First look at Disney’s Pinocchio…the first of 3 Pinocchio movies this year (!!!)

Watch my nose and see that I am telling the truth: 2022 is the year of Pinocchio.

Way back in 1881 the Italian children’s series Le avventure di Pinocchio was published, and it’s been in the public domain since 1940, when Walt Disney promptly capitalised on it for his classic, terrifying animated adaptation. But only in 2022 are we getting three new versions from Guillermo del Toro (woah, spooky!), Robert Zemeckis (ooh, motion capture-y!) and uhhh Russian animation studio Luminescence (….let’s move on).

Disney’s high-tech remake of its own movie stars Tom Hanks as the benevolent carpenter Gepetto, breathing life into a puppet that looks exactly like a 3D-printed model of the original hand-drawn character design. It’s great if obvious casting, as Hanks typifies the loving screen dad and is a frequent collaborator with fantasy director Robert Zemeckis.

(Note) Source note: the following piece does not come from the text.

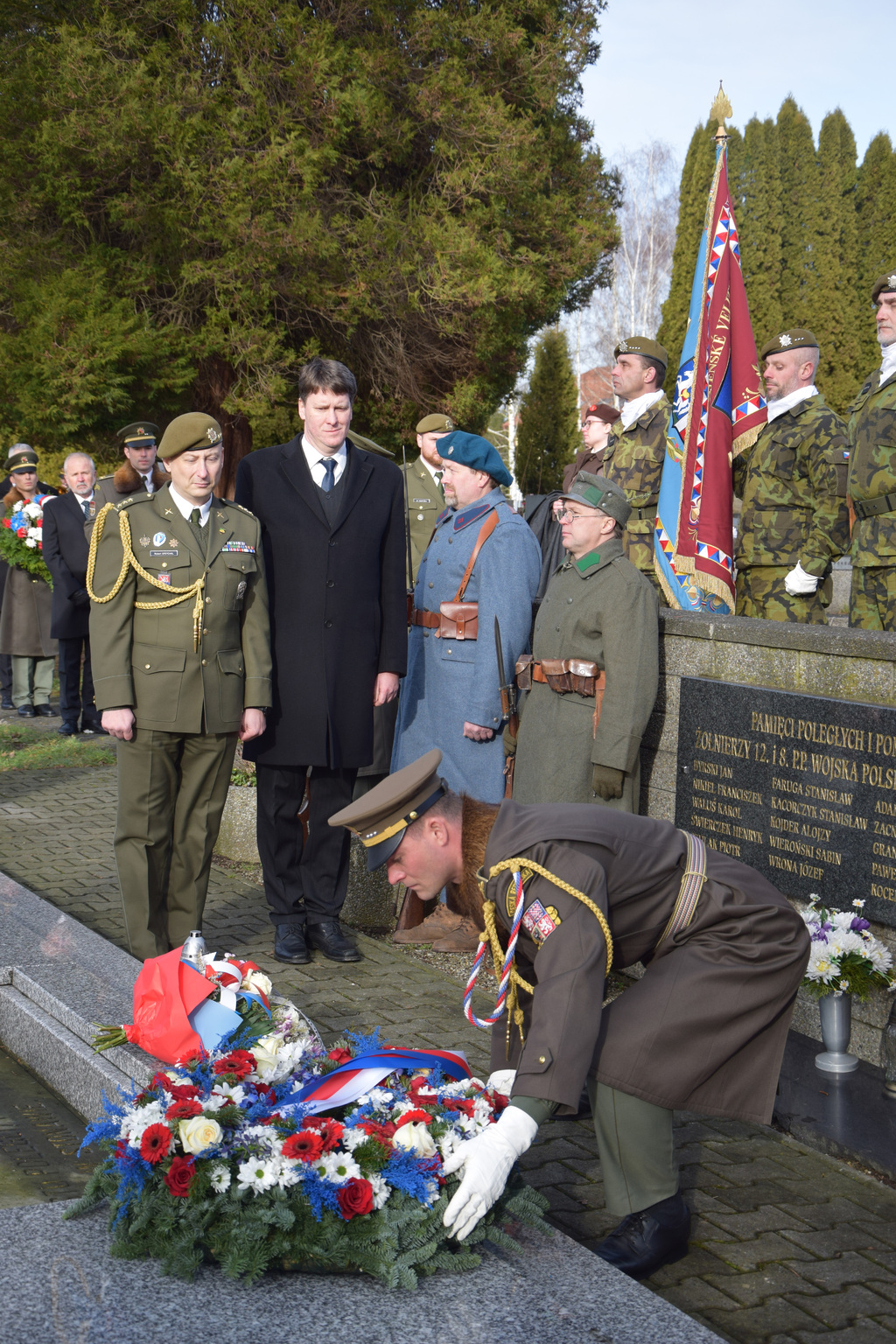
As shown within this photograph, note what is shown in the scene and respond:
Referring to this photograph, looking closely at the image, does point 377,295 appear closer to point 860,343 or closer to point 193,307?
point 193,307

This Pinocchio will also star Joseph Gordon-Levitt as the voice of Jiminy Cricket, Cynthia Erivo as the kind Blue Fairy, and British child star Benjamin Evan Ainsworth as the youthful title character.

Taking a darker approach is Nightmare Alley auteur Guillermo del Toro, who has been slaving away (much like Gepetto!) on a stop-motion passion project with the same source material..

We’ve only got a quick teaser trailer so far for Guillermo del Toro’s Pinocchio, arriving on Netflix this year, but we have his word that this 1930s-set Italian dark fable represents a career-long ambition coming true. “No art form has influenced my life and my work more than animation and no single character in history has had as deep of a personal connection to me as Pinocchio”, he enthused.

So whose Blue Fairy are you more keen to see: Erivo, or del Toro’s Tilda Swinton? Gordon-Levitt’s Jiminy, or Ewan MacGregor’s boisterous ‘Sebastian J. Cricket’? And, most of all, why the hell are there so many Pinocchios (Pinocchii?) coming to our screens this year? This tweet claims that it’s all production company grifting.

And about that third movie…all you really need to know if that the straight-to-DVD animation was briefly a Twitter meme because of how sarcastic and, well, twink-like its Pinocchio sounds in the clip below.

That’s grown-ass man and 90s comedy mainstay Pauly Shore, BTW. I doubt either Zemeckis or del Toro will try to crib his iconic line reading of “father, when can I leave to be on my oOUUWWnnn?”